▸ TASK REQUIREMENTS
Format every line of the records below as a JSON list of strings, one string per line, leaving out blank lines and the pictures.

--- begin RECORDS FOR PROCESSING ---

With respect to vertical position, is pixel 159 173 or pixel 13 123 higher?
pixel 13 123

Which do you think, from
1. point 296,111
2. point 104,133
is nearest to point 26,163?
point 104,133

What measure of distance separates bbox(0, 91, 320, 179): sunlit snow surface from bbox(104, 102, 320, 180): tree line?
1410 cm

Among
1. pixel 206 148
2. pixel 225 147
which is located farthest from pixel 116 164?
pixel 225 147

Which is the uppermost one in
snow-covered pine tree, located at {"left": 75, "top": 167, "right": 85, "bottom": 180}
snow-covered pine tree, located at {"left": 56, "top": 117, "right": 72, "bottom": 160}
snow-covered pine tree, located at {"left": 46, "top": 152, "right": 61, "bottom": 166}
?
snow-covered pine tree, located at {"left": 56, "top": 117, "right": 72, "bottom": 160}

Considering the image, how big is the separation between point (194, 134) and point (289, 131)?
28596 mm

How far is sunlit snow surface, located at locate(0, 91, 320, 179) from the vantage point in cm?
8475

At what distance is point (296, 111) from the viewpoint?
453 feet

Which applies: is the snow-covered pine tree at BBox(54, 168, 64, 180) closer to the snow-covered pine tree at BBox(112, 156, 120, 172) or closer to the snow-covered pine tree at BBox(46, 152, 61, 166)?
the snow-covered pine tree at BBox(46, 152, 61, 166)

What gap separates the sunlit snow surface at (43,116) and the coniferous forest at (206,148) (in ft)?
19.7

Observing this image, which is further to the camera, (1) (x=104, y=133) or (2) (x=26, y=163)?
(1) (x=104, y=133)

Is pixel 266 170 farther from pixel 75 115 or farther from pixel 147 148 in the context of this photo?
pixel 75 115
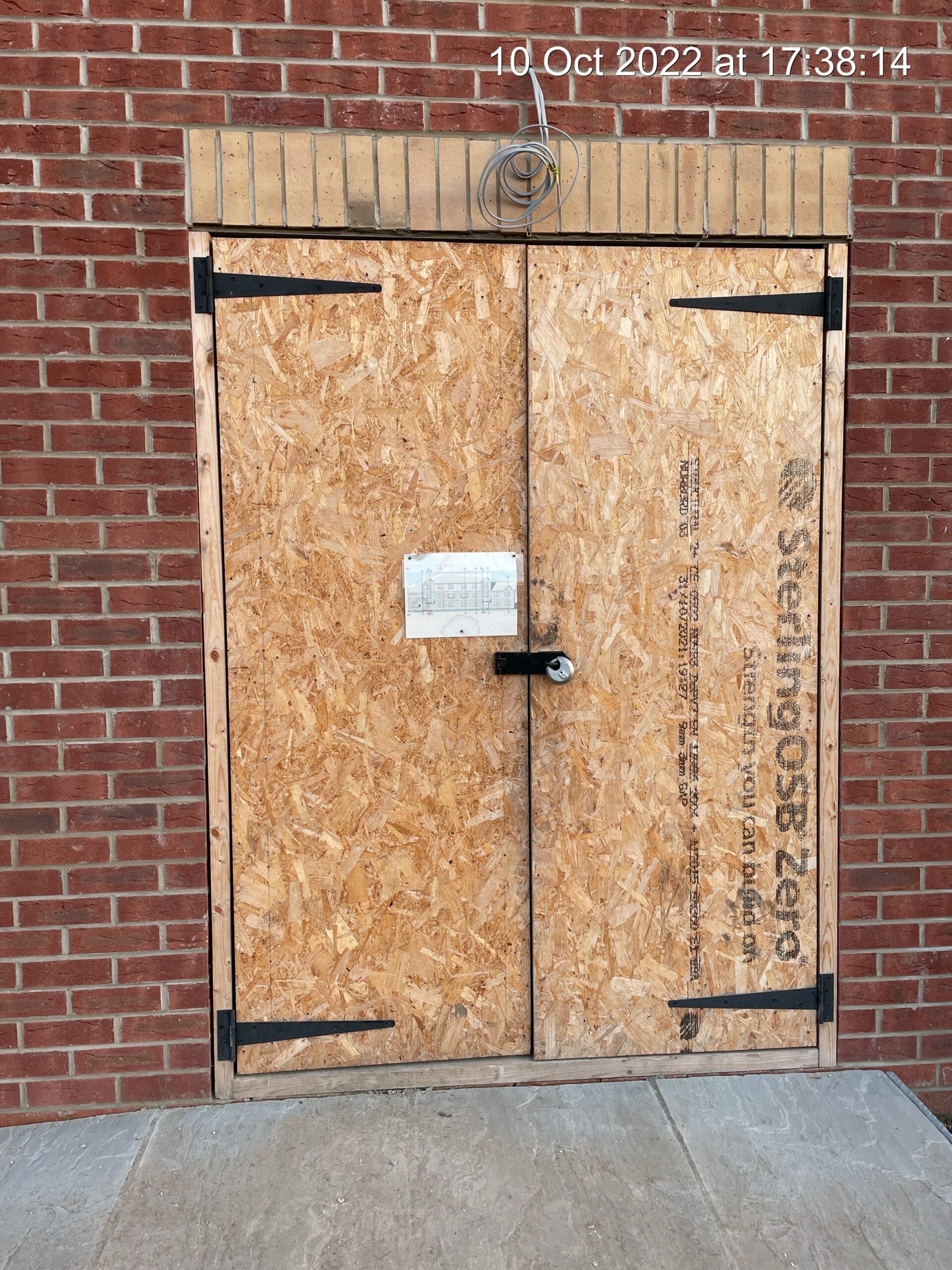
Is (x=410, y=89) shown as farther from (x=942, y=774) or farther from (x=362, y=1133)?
(x=362, y=1133)

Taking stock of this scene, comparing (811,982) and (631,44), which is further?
(811,982)

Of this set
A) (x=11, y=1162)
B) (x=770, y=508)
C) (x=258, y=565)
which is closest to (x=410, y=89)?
(x=258, y=565)

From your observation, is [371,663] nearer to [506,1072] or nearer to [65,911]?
[65,911]

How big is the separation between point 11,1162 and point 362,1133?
102 centimetres

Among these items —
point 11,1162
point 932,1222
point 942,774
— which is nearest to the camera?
point 932,1222

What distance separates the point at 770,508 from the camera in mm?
2920

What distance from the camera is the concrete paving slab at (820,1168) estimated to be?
2.27 meters

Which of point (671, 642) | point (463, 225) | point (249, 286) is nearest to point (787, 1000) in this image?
point (671, 642)

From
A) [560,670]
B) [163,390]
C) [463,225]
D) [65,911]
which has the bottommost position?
[65,911]

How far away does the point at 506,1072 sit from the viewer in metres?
2.92

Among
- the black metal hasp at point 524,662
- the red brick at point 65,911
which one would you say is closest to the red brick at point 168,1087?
the red brick at point 65,911

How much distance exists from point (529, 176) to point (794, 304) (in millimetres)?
942

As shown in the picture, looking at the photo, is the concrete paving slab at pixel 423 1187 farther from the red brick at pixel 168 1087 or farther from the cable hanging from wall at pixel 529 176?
the cable hanging from wall at pixel 529 176

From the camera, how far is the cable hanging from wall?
270cm
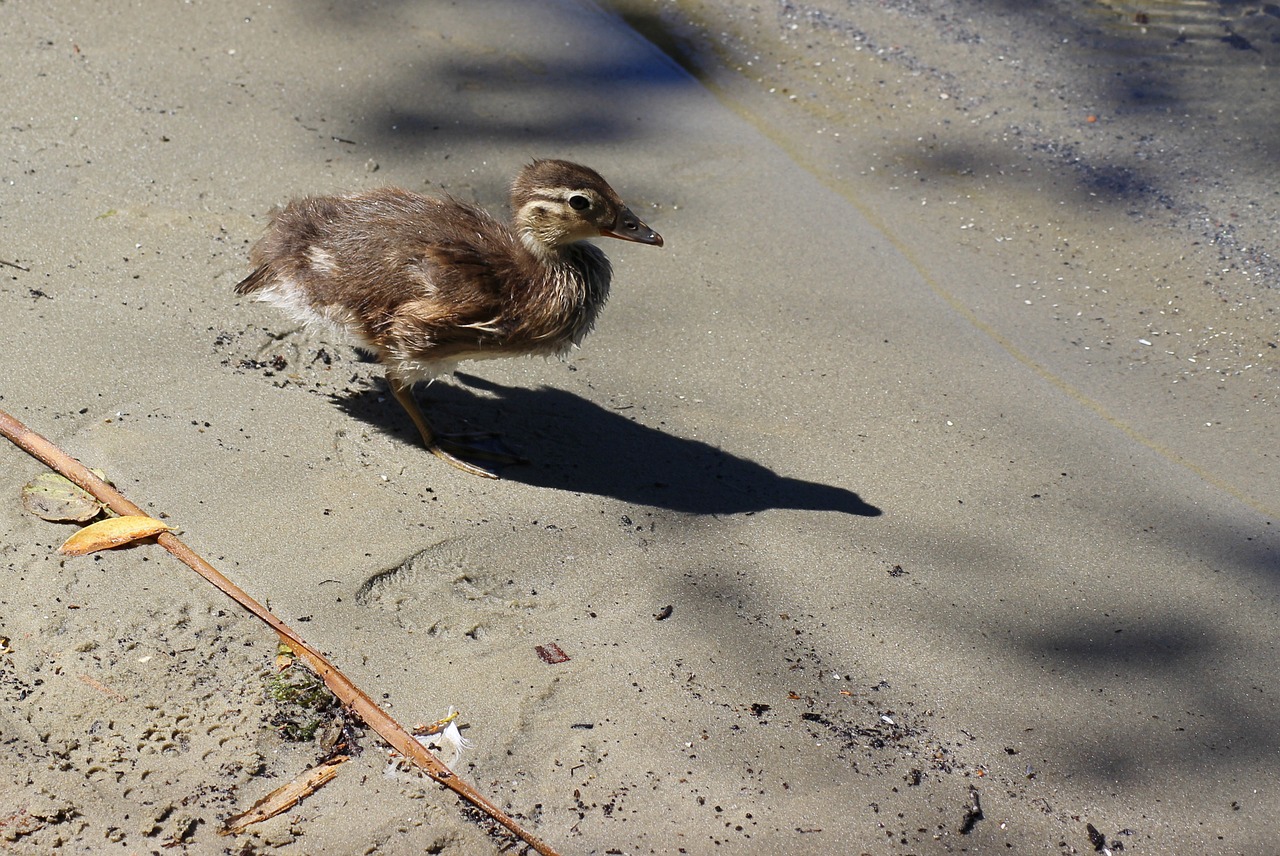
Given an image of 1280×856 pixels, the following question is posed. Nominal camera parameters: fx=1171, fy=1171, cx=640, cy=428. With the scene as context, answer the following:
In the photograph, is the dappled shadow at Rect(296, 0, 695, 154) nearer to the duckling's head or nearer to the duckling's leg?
the duckling's head

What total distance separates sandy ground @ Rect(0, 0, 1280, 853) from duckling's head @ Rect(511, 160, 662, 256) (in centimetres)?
76

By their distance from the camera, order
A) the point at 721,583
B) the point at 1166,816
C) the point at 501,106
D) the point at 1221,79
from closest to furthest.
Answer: the point at 1166,816, the point at 721,583, the point at 501,106, the point at 1221,79

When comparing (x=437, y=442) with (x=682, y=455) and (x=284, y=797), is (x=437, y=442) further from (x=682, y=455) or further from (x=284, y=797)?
(x=284, y=797)

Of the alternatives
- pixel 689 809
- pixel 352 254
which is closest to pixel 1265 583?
pixel 689 809

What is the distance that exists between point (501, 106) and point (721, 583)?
12.2 feet

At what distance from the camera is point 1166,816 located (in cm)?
329

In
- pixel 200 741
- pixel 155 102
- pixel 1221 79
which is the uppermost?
pixel 1221 79

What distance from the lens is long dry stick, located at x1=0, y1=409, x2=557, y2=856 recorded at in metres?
3.01

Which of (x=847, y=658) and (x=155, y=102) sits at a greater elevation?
(x=155, y=102)

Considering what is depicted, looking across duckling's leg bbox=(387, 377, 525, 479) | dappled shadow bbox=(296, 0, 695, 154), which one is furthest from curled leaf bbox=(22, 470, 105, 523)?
dappled shadow bbox=(296, 0, 695, 154)

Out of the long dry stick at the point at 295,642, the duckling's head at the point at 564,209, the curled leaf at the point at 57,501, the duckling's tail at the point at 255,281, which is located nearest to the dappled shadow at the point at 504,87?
the duckling's tail at the point at 255,281

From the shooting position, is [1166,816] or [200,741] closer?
[200,741]

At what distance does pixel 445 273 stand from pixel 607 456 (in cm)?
97

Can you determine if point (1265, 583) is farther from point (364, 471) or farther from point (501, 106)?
point (501, 106)
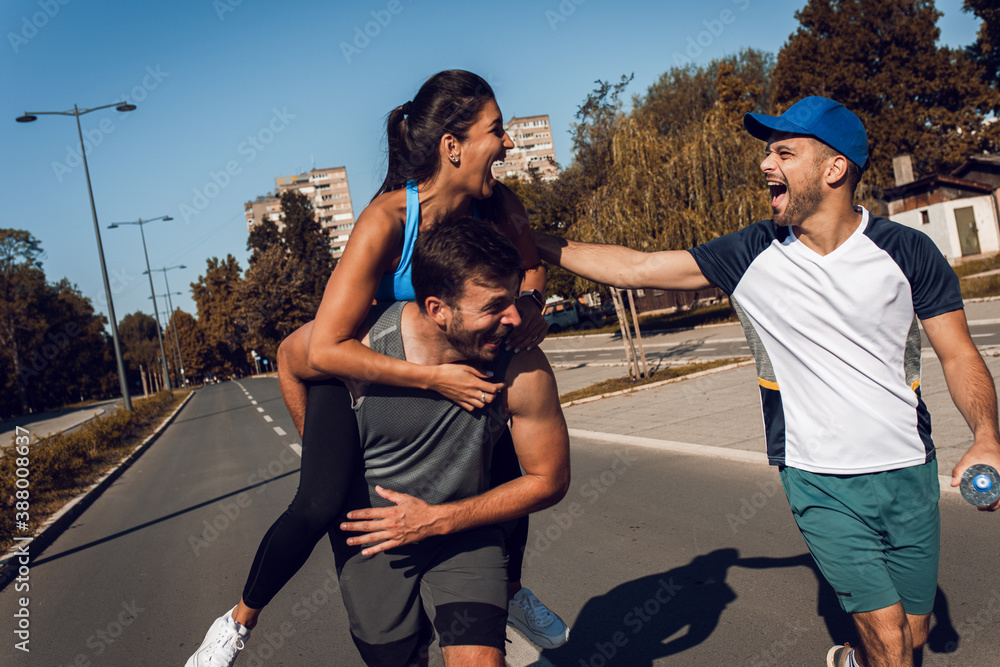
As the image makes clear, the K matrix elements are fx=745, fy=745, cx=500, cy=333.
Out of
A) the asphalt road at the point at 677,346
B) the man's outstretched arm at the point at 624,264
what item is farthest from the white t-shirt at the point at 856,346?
the asphalt road at the point at 677,346

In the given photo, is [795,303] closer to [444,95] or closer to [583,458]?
[444,95]

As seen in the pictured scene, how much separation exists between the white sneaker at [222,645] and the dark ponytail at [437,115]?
161 cm

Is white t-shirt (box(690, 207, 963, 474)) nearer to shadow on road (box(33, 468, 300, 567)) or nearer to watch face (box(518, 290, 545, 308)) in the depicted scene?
watch face (box(518, 290, 545, 308))

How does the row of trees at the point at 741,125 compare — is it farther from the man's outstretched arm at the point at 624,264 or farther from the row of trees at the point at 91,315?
the row of trees at the point at 91,315

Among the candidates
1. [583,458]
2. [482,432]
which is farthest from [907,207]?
[482,432]

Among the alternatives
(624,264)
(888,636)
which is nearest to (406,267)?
(624,264)

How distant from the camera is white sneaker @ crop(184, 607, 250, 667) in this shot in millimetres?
2521

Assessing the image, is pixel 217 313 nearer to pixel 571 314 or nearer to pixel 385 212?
pixel 571 314

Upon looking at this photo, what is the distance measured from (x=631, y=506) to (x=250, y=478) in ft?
20.7

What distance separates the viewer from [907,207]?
1391 inches

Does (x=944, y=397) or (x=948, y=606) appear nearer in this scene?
(x=948, y=606)

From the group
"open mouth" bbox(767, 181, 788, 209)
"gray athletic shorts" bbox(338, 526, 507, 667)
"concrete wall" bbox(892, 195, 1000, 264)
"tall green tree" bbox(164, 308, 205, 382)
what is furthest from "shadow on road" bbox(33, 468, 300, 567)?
"tall green tree" bbox(164, 308, 205, 382)

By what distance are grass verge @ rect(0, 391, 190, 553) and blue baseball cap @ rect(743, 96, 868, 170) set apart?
8.41m

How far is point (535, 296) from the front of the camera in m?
2.54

--- end RECORDS FOR PROCESSING ---

▸ RESPONSE TO THIS TASK
[
  "With respect to vertical position, is pixel 159 173 or pixel 13 123 higher?",
  "pixel 13 123",
  "Which do you think, from",
  "1. point 296,111",
  "2. point 104,133",
  "is nearest to point 26,163?",
  "point 104,133",
  "What measure of distance separates bbox(0, 91, 320, 179): sunlit snow surface from bbox(104, 102, 320, 180): tree line?",
  "1410 cm",
  "Among",
  "1. pixel 206 148",
  "2. pixel 225 147",
  "which is located farthest from pixel 116 164?",
  "pixel 225 147",
  "Which is the uppermost one in",
  "snow-covered pine tree, located at {\"left\": 75, \"top\": 167, \"right\": 85, \"bottom\": 180}",
  "snow-covered pine tree, located at {\"left\": 56, \"top\": 117, \"right\": 72, \"bottom\": 160}",
  "snow-covered pine tree, located at {\"left\": 46, \"top\": 152, \"right\": 61, \"bottom\": 166}",
  "?",
  "snow-covered pine tree, located at {\"left\": 56, \"top\": 117, \"right\": 72, \"bottom\": 160}",
  "Considering the image, how big is the separation between point (194, 134) and point (289, 131)?",
  "28596 mm",
  "How far is sunlit snow surface, located at locate(0, 91, 320, 179) from the vantage point in cm?",
  "8475",
  "At what distance is point (296, 111) from the viewpoint?",
  "453 feet",
  "Which applies: is the snow-covered pine tree at BBox(54, 168, 64, 180) closer to the snow-covered pine tree at BBox(112, 156, 120, 172) or closer to the snow-covered pine tree at BBox(46, 152, 61, 166)?",
  "the snow-covered pine tree at BBox(46, 152, 61, 166)",
  "What gap separates the sunlit snow surface at (43,116) and the coniferous forest at (206,148) (in ft)?",
  "19.7",
  "Observing this image, which is further to the camera, (1) (x=104, y=133) or (2) (x=26, y=163)?",
  "(1) (x=104, y=133)",
  "Is pixel 266 170 farther from pixel 75 115 or farther from pixel 147 148 in the context of this photo?",
  "pixel 75 115",
  "Is (x=410, y=89) shown as farther from (x=942, y=774) or farther from (x=362, y=1133)?",
  "(x=362, y=1133)",
  "Taking stock of this scene, comparing (811,982) and (631,44), which is further?",
  "(811,982)",
  "Of this set",
  "A) (x=11, y=1162)",
  "B) (x=770, y=508)",
  "C) (x=258, y=565)",
  "which is closest to (x=410, y=89)?",
  "(x=258, y=565)",
  "From your observation, is [371,663] nearer to [506,1072] or nearer to [65,911]?",
  "[65,911]",
  "How big is the separation between point 11,1162 and point 362,1133?",
  "102 centimetres",
  "Among these items —",
  "point 11,1162",
  "point 932,1222",
  "point 942,774",
  "— which is nearest to the camera?",
  "point 932,1222",
  "What distance separates the point at 770,508 from the camera in mm?",
  "2920",
  "What distance from the camera is the concrete paving slab at (820,1168) estimated to be?",
  "2.27 meters",
  "Which of point (671, 642) | point (463, 225) | point (249, 286) is nearest to point (787, 1000) in this image?",
  "point (671, 642)",
  "From",
  "A) [560,670]",
  "B) [163,390]",
  "C) [463,225]",
  "D) [65,911]",
  "which has the bottommost position?",
  "[65,911]",
  "How far away does the point at 506,1072 sit from the viewer in metres?",
  "2.92",
  "Among",
  "- the black metal hasp at point 524,662",
  "- the red brick at point 65,911",
  "which one would you say is closest to the red brick at point 168,1087?",
  "the red brick at point 65,911",
  "How much distance exists from point (529, 176) to point (794, 304) (in millimetres)?",
  "942",
  "As shown in the picture, looking at the photo, is the concrete paving slab at pixel 423 1187 farther from the red brick at pixel 168 1087 or farther from the cable hanging from wall at pixel 529 176?",
  "the cable hanging from wall at pixel 529 176",
  "From the camera, how far is the cable hanging from wall?",
  "270cm",
  "Given an image of 1280×856 pixels, the following question is posed. Nominal camera parameters: fx=1171, fy=1171, cx=640, cy=428. With the scene as context, answer the following:",
  "In the photograph, is the dappled shadow at Rect(296, 0, 695, 154) nearer to the duckling's head or nearer to the duckling's leg?",
  "the duckling's head",
  "What total distance separates sandy ground @ Rect(0, 0, 1280, 853) from duckling's head @ Rect(511, 160, 662, 256) (in centimetres)?",
  "76",
  "By their distance from the camera, order",
  "A) the point at 721,583",
  "B) the point at 1166,816",
  "C) the point at 501,106",
  "D) the point at 1221,79",
  "from closest to furthest.",
  "Answer: the point at 1166,816, the point at 721,583, the point at 501,106, the point at 1221,79",
  "When comparing (x=437, y=442) with (x=682, y=455) and (x=284, y=797), is (x=437, y=442) further from (x=682, y=455) or further from (x=284, y=797)?",
  "(x=284, y=797)",
  "Of the alternatives",
  "- pixel 689 809",
  "- pixel 352 254",
  "which is closest to pixel 1265 583?",
  "pixel 689 809",
  "What is the distance that exists between point (501, 106) and point (721, 583)?",
  "12.2 feet",
  "At what distance from the camera is point 1166,816 located (in cm)?",
  "329",
  "In",
  "- pixel 200 741",
  "- pixel 155 102",
  "- pixel 1221 79",
  "which is the uppermost?",
  "pixel 1221 79",
  "What distance from the lens is long dry stick, located at x1=0, y1=409, x2=557, y2=856 recorded at in metres?",
  "3.01",
  "Which of (x=847, y=658) and (x=155, y=102) sits at a greater elevation?",
  "(x=155, y=102)",
  "Considering what is depicted, looking across duckling's leg bbox=(387, 377, 525, 479) | dappled shadow bbox=(296, 0, 695, 154), which one is furthest from curled leaf bbox=(22, 470, 105, 523)?",
  "dappled shadow bbox=(296, 0, 695, 154)",
  "Out of the long dry stick at the point at 295,642, the duckling's head at the point at 564,209, the curled leaf at the point at 57,501, the duckling's tail at the point at 255,281, which is located nearest to the dappled shadow at the point at 504,87?",
  "the duckling's tail at the point at 255,281",
  "From the shooting position, is [1166,816] or [200,741] closer?",
  "[200,741]",
  "At what distance does pixel 445 273 stand from pixel 607 456 (in cm)?",
  "97",
  "Can you determine if point (1265, 583) is farther from point (364, 471) or farther from point (501, 106)?",
  "point (501, 106)",
  "As the image makes clear, the K matrix elements are fx=745, fy=745, cx=500, cy=333.",
  "Out of",
  "A) the asphalt road at the point at 677,346",
  "B) the man's outstretched arm at the point at 624,264",
  "what item is farthest from the white t-shirt at the point at 856,346?",
  "the asphalt road at the point at 677,346",
  "In the given photo, is [795,303] closer to [444,95] or closer to [583,458]?",
  "[444,95]",
  "As seen in the pictured scene, how much separation exists between the white sneaker at [222,645] and the dark ponytail at [437,115]?",
  "161 cm",
  "Is white t-shirt (box(690, 207, 963, 474)) nearer to shadow on road (box(33, 468, 300, 567)) or nearer to watch face (box(518, 290, 545, 308)) in the depicted scene?",
  "watch face (box(518, 290, 545, 308))",
  "How does the row of trees at the point at 741,125 compare — is it farther from the man's outstretched arm at the point at 624,264 or farther from the row of trees at the point at 91,315?",
  "the row of trees at the point at 91,315",
  "Among the candidates",
  "1. [583,458]",
  "2. [482,432]",
  "which is farthest from [907,207]?",
  "[482,432]",
  "Among the alternatives",
  "(624,264)",
  "(888,636)",
  "which is nearest to (406,267)?",
  "(624,264)",
  "How distant from the camera is white sneaker @ crop(184, 607, 250, 667) in this shot in millimetres?",
  "2521",
  "Assessing the image, is pixel 217 313 nearer to pixel 571 314 or nearer to pixel 385 212?",
  "pixel 571 314",
  "Upon looking at this photo, what is the distance measured from (x=631, y=506) to (x=250, y=478) in ft?",
  "20.7",
  "What distance separates the viewer from [907,207]?",
  "1391 inches",
  "Does (x=944, y=397) or (x=948, y=606) appear nearer in this scene?",
  "(x=948, y=606)",
  "From the group",
  "\"open mouth\" bbox(767, 181, 788, 209)",
  "\"gray athletic shorts\" bbox(338, 526, 507, 667)",
  "\"concrete wall\" bbox(892, 195, 1000, 264)",
  "\"tall green tree\" bbox(164, 308, 205, 382)",
  "what is furthest from \"shadow on road\" bbox(33, 468, 300, 567)?",
  "\"tall green tree\" bbox(164, 308, 205, 382)",
  "By what distance are grass verge @ rect(0, 391, 190, 553) and blue baseball cap @ rect(743, 96, 868, 170) set apart?",
  "8.41m",
  "How far is point (535, 296) from the front of the camera in m?",
  "2.54"
]